We will use the same turtle download example with the --dehydrated
flag and look at the differences in the results.
datasets download genome accession --inputfile turtles.acc --filename turtles_vgp-select-dehy.zip --dehydrated
Collecting 3 records [================================================] 100% 3/3
Downloading: turtles_vgp-select-dehy.zip 6.79kB done
The first difference is the download size: 14KB dehydrated vs 9.14 GB regular download.
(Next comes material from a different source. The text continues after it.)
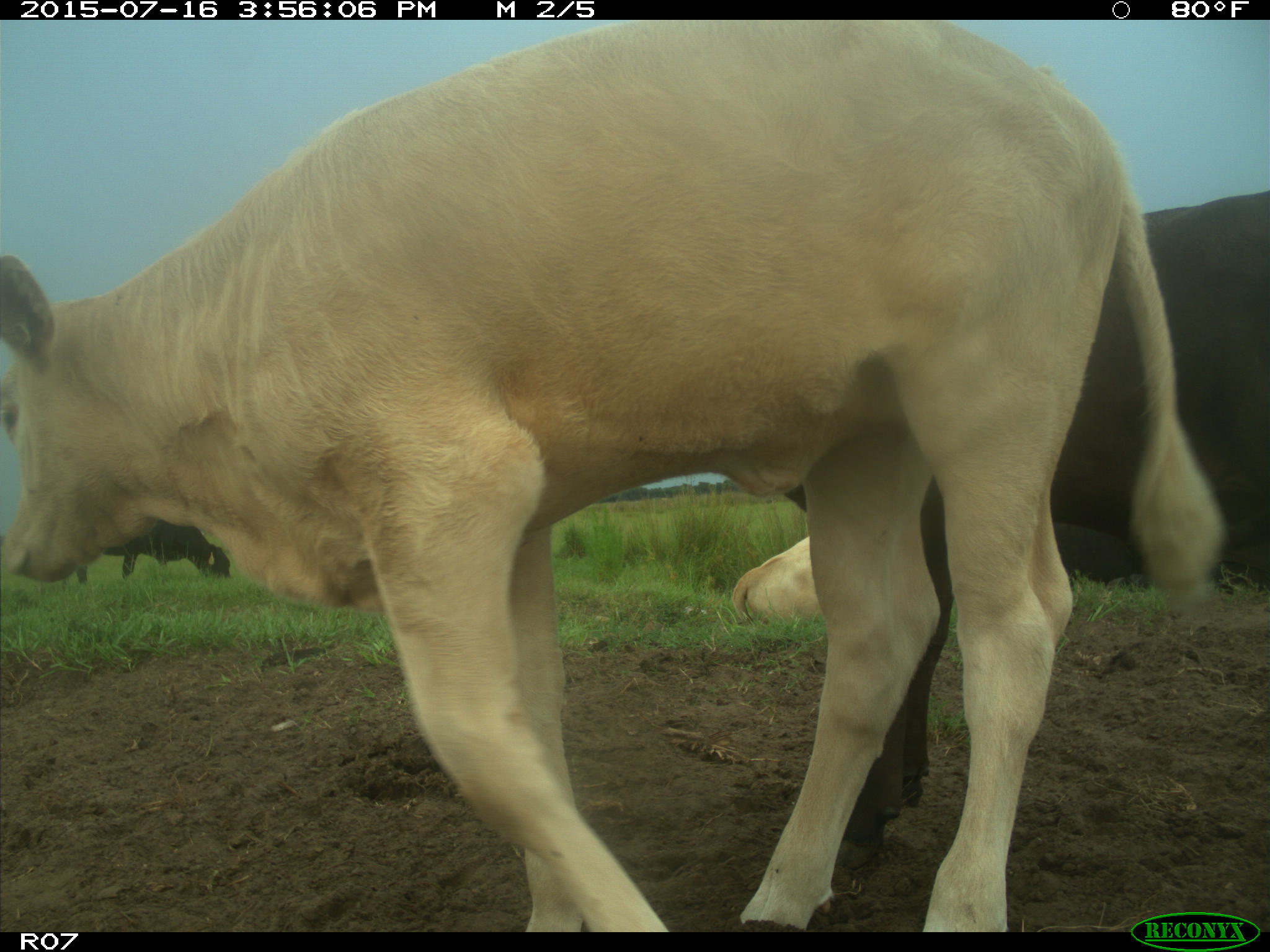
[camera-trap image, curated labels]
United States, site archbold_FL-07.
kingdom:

unzip turtles_vgp-select-dehy.zip -d turtles-vgp-dehydrated
tree turtles-vgp-dehydrated/
turtles-vgp-dehydrated/
|-- README.md
`-- ncbi_dataset
|-- data
| |-- assembly_data_report.jsonl
| `-- dataset_catalog.json
`-- fetch.txt
2 directories, 4 files
datasets rehydrate --directory turtles-vgp-dehydrated
Found 3 of 3 files for rehydration
Completed 3 of 3 [================================================] 100%
Let's look again at the folder turtles-vgp-dehydrated
to see what changed:
tree turtles-vgp-dehydrated/
turtles-vgp-dehydrated/
|-- README.md
`-- ncbi_dataset
|-- data
| |-- GCF_000230535.1
| | `-- GCF_000230535.1_PelSin_1.0_genomic.fna
| |-- GCF_000241765.5
| | `-- GCF_000241765.5_Chrysemys_picta_BioNano-3.0.4_genomic.fna
| |-- GCF_002925995.2
| | `-- GCF_002925995.2_T_m_triunguis-2.0_genomic.fna
| |-- assembly_data_report.jsonl
| `-- dataset_catalog.json
`-- fetch.txt
5 directories, 7 files
fetch.txt
, now the folder structure looks the same as we had with the original (non-dehydrated) download.
The most important question to answer is: why would I use this?¶
And the answer is: a dehydrated download is faster and more reliable than a regular download, simply because the number of files and amount of data being transferred is smaller. Also, the download process is serial, which means that one file is downloaded after the other, while the rehydration process runs in parallel, where multiple files can be downloaded at the same time. By default, datasets downloads/rehydrates 10 files in parallel, and that number can go up to 30. Another advantage is that the rehydration process can be resumed if it is interrupted for any reason; the same is not true for downloads: they either finish successfully or fail and can't be resumed, only restarted from the beginning.